And how has the team here taken to it? Harvey Nichols doesn’t normally do Chinese food.
Amazing. Really good. We had a training day in London and the chefs took that away to their teams. It was new to a lot of them but I think they enjoyed it.
Are you a harsh taskmaster, or have you been quite gentle with them?
Hmm…a bit of both (laughs). A bit of yin and yang.
In Britain, we have such a long relationship with Chinese food – and in Manchester especially – and although some of it is very good, there’s still a lot out there that’s not exactly reflective of the best that it has to offer isn’t there? Is that fair?
You know what, the culture of cuisine is progressive, always evolving. I don’t know if I would say that it’s ‘bad’ as such, but perhaps it’s stuck in the past.
There’s nothing wrong with traditional Chinese food but the food here that people would know is obvious. But the traditional menu is so far removed from that – offal, pigeon, all sorts – although I think a lot of people are actually starting to look to that nowadays.
That heritage cooking, and drawing on that for inspiration to take the cuisine forward is happening a lot at the moment. We live in a really interesting time, in terms of Chinese food.
We’re in the year of the sheep. What does that mean in terms of the approach to Chinese food and culture?
The sheep is steady. Progressive, it’s climbing the hill, and it always gets to the top. But it takes time. That’s probably the way we are approaching food too. Slow and steady, but always moving it forward.
So what are the fundamentals of good Chinese cooking? Especially if you’ve never tackled it before.
It’s about getting all the store cupboard ingredients in. You can keep it simple – maybe ten condiments, lots of flavours, very simple and elegant and uses things like black rice vinegar, star anise, toasted sesame oil. Really full of flavour. You can create all sorts of flavour combinations, when you start getting original flavours and ingeredients involved.
The trick it to bring out the uniqueness of the flavours without ruining he ingredient. It’s a delicate dance, a lot like mixing a cocktail. One teaspoon under or over can change everything. It can be rich and complex and esoteric.
With those margins of error then, how challenging has it been to knock out 80 covers for Harvey Nichols every night for two weeks?

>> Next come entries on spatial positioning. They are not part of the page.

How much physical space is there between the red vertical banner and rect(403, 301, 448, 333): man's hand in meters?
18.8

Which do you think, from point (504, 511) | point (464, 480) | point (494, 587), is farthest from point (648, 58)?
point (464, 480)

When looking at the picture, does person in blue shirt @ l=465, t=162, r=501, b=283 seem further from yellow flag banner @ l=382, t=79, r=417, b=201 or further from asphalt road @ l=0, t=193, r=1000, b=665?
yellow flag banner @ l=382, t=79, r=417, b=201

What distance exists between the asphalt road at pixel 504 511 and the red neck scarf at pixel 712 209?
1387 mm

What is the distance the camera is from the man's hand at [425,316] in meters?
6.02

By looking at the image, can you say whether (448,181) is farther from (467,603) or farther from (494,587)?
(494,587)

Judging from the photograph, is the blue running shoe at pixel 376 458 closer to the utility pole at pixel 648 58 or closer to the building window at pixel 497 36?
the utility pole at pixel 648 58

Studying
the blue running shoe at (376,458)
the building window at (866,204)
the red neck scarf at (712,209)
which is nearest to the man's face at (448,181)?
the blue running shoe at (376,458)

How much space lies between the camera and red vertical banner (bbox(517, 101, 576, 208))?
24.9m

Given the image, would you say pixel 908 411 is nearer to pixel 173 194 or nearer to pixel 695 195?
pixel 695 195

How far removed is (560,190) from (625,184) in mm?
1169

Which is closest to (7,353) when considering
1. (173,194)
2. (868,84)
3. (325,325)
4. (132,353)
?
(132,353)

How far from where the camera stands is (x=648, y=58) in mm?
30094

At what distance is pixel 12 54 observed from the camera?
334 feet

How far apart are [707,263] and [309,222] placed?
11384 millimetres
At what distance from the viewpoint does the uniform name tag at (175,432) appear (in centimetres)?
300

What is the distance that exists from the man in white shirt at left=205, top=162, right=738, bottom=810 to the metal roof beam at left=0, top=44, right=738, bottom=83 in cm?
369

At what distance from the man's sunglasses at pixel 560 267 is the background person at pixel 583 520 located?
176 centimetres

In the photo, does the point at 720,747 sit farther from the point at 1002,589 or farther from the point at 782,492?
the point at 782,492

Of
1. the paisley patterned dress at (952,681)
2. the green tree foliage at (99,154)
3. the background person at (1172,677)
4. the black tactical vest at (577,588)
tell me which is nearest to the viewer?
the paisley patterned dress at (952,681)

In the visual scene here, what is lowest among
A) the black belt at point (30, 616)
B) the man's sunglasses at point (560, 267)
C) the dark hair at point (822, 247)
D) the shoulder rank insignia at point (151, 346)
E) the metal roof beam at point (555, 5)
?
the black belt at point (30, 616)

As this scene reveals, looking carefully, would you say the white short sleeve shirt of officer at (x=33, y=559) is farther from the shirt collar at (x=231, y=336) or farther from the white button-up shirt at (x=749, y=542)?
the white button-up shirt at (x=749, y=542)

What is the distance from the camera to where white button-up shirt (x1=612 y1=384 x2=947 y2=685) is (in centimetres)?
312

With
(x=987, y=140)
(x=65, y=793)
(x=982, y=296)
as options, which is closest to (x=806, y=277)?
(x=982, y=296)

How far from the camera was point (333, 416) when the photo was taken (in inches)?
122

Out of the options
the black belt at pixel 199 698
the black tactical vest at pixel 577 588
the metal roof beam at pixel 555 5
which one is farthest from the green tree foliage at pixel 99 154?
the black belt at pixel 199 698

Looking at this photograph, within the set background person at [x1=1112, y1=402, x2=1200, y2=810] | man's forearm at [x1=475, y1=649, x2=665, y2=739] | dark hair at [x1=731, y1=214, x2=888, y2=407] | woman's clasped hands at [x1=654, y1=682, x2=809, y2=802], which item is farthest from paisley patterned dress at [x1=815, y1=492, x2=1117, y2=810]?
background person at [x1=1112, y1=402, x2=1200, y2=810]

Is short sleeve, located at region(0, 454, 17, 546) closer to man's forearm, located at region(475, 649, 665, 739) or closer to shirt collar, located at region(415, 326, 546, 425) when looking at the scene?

A big challenge, but it’s all about preparation isn’t it. Fail to prepare and all that…
So you’ve done the book, you’ve done the telly…it’s a restaurant next isn’t it?
Yes, I suppose it is! I have dreams and grand plans. But it changes all the time. I definitely want to share lots of my food stories and culture with people. But China has 34 provinces p, and all so different. You could have a chain of Szechuan restaurant, or a chain of Hunan food places, or Cantonese, or Beijing. So many places with their own identity.
I couldn’t do all that in my lifetime. And it’s finding the time as well.
There are a few decent and available restaurant units in Manchester. I could out a word in?
Really? Is this a joint venture?
If you like. You have to do all the cooking though. And put the money in.
Haha…I’ll think about it.
What’s your impression of Manchester generally and food and drink here?
The last time I was here was a couple of years, because I’ve been doing a lot of filming in the US. I definitely want to come back and see more. I’m treating this as a great start point. It’s really auspicious that we’re celebrating Chinese New Year here in Manchester to rather than London. You’re getting this menu first.
Well, we are looking to make Manchester the biggest Chinese New Year in the country…
Is that why there are so many lanterns? I love them! I was going to try and steal some.
I’ve got a box under my desk. I’ll sort you out. So do you actually get to celebrate CNY or are you working all the time?
Working pretty much solidly – but I get to spend time with my family. They don’t get neglected.
Great stuff. That’s about it. Let’s eat!
Yes, let’s. And stay in touch. Next time I’m in Manchester, we can go and eat!
And discuss our new restaurant..?
Ching’s special menu runs until February 28 in the Second Floor restaurant at Harvey Nichols.